### USING THE INFORMATION
(1) In the passage on almonds and the California drought, how many acres were planted with bearing almond trees in 2015?
(2) Repeat the passage on almonds and the California drought word for word, from "From 2014 to" up to and including "2013 to 2014.".

=== EXTRACT ===

The drought has reduced California’s water supply to an all-time low, prompting officials to mandate strict cutbacks in urban communities. Farmers, who went unaffected by the regulations, have said they have already made enough sacrifices during the drought by fallowing hundreds of thousands of acres of fields and uprooting almost countless fruit trees.

But a crop forecast released two weeks ago by the U.S. Department of Agriculture seems to tell another version of the story—at least in the almond market. The industry for the lucrative little nut is booming, as California growers have planted tens of thousands of acres of new trees during the driest dry spell in the state’s history.

From 2014 to 2015, the area planted with bearing almond trees increased from 860,000 acres to 890,000. That’s more mature almond trees than there have ever been before in California, and in 2014, in spite of intense drought and highly publicized economic fallout in the San Joaquin Valley, farmers harvested a record crop of 2.1 billion pounds in 2014. In fact, farm employment even increased in the San Joaquin Valley from 2013 to 2014.

=== PROVIDED RECORDS ===

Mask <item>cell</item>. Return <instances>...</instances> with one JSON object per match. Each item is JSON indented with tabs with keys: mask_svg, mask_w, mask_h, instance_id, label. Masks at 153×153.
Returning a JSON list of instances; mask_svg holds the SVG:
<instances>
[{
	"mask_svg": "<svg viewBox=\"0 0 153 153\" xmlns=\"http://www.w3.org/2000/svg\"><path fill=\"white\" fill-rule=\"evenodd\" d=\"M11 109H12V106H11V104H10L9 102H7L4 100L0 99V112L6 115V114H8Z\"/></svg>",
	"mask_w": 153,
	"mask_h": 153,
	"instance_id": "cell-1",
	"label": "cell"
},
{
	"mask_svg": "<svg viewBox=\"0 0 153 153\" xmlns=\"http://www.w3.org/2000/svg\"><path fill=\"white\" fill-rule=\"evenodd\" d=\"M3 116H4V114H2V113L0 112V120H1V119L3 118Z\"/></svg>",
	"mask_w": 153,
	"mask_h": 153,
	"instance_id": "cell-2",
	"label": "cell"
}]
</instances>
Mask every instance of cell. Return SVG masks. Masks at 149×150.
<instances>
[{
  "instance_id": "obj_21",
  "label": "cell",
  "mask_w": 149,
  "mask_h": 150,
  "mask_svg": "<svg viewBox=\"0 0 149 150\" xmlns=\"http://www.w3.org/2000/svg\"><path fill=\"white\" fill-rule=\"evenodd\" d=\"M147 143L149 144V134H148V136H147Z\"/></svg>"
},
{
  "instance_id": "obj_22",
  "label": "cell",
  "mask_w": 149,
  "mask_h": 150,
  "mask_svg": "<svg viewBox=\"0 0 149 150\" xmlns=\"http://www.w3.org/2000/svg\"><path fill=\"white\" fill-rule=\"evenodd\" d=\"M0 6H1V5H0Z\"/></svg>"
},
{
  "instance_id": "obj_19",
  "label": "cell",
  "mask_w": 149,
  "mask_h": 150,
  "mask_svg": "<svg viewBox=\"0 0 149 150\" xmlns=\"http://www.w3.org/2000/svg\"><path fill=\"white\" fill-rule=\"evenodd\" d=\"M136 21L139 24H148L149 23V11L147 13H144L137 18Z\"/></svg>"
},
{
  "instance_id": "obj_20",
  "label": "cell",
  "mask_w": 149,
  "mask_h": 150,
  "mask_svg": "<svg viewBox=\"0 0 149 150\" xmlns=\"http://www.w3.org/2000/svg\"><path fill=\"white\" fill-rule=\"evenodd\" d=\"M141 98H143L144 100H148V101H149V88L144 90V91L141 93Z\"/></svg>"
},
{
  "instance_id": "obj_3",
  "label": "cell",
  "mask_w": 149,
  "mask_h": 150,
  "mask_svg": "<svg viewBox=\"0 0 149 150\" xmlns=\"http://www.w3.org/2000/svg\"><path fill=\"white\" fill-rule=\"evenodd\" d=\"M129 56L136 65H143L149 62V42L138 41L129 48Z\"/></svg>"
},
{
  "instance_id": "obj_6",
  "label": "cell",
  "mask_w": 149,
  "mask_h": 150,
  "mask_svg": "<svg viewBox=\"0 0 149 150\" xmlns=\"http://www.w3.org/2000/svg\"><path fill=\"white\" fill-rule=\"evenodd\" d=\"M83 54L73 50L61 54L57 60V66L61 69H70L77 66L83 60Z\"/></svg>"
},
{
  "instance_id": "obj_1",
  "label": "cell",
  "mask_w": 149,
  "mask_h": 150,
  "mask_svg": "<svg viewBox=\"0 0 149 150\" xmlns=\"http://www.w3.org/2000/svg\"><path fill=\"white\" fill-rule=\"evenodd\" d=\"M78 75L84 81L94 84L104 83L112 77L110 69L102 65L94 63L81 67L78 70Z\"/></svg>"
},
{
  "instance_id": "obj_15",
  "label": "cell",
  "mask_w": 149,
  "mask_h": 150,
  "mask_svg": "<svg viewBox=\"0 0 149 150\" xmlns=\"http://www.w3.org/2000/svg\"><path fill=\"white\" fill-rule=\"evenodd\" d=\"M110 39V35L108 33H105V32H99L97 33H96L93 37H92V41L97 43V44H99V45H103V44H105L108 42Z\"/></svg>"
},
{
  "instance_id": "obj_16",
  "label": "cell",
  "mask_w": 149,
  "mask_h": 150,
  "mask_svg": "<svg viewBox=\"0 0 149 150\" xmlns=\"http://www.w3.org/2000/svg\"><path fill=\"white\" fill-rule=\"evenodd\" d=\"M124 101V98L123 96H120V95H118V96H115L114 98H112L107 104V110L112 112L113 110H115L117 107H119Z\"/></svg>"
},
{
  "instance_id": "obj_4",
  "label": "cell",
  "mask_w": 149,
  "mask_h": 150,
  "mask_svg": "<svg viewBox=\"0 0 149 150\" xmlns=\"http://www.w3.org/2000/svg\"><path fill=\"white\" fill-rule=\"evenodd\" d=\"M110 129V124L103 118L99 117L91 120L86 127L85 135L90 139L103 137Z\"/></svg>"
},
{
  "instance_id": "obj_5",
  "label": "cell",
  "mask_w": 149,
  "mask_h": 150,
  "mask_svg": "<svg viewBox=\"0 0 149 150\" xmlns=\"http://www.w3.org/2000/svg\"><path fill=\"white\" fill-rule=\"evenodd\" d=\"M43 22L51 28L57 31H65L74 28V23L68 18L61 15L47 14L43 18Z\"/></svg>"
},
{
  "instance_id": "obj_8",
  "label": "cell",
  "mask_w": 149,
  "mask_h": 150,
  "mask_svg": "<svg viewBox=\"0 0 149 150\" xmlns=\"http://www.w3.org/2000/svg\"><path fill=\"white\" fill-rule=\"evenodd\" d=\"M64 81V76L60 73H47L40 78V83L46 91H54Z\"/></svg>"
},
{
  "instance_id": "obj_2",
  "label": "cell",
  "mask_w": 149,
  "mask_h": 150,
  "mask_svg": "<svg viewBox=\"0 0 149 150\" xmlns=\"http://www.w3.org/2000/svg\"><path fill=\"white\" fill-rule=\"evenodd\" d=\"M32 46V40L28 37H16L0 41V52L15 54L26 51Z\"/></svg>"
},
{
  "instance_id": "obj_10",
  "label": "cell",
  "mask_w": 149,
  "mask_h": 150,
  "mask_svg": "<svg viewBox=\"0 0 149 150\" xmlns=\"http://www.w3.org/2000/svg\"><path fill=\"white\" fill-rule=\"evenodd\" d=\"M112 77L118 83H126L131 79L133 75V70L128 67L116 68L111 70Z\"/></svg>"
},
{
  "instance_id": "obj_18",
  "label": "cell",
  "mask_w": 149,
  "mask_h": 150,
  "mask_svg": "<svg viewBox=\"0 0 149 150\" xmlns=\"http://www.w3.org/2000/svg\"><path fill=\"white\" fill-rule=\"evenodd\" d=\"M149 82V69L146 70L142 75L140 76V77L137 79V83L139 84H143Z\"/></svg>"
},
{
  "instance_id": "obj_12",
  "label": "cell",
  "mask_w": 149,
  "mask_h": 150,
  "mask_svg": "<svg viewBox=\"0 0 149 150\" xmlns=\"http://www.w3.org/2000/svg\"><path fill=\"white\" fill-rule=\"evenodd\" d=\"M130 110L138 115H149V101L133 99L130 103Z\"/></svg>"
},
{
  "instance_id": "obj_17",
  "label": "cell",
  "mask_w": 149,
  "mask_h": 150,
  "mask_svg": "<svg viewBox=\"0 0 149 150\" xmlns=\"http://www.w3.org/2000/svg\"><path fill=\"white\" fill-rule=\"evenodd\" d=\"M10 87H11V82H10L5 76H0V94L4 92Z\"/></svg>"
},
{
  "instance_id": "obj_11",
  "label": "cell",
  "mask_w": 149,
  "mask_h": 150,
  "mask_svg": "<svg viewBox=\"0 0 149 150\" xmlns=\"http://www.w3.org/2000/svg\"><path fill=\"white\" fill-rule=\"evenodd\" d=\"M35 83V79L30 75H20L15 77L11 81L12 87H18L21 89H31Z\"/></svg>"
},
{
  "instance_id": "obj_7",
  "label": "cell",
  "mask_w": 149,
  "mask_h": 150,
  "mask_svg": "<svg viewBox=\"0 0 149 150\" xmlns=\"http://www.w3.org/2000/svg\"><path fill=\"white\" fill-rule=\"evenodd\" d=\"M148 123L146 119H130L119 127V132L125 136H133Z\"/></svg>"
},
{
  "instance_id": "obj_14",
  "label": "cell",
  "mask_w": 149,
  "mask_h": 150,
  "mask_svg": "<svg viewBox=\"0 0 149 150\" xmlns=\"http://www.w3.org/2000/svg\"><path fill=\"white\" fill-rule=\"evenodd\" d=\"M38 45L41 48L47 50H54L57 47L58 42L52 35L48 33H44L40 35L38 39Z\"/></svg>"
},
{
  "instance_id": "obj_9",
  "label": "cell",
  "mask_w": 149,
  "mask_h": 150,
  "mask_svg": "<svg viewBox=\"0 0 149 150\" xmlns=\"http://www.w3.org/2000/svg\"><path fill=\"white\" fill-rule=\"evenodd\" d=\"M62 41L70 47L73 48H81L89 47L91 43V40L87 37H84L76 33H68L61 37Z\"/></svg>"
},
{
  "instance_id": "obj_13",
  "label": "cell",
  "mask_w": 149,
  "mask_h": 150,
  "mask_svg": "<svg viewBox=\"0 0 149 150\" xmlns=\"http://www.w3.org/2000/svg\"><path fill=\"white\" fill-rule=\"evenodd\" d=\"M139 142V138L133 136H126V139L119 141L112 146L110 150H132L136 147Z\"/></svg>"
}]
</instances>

===

### SET OF ANSWERS
(1) 890,000 acres.

(2)
From 2014 to 2015, the area planted with bearing almond trees increased from 860,000 acres to 890,000. That’s more mature almond trees than there have ever been before in California, and in 2014, in spite of intense drought and highly publicized economic fallout in the San Joaquin Valley, farmers harvested a record crop of 2.1 billion pounds in 2014. In fact, farm employment even increased in the San Joaquin Valley from 2013 to 2014.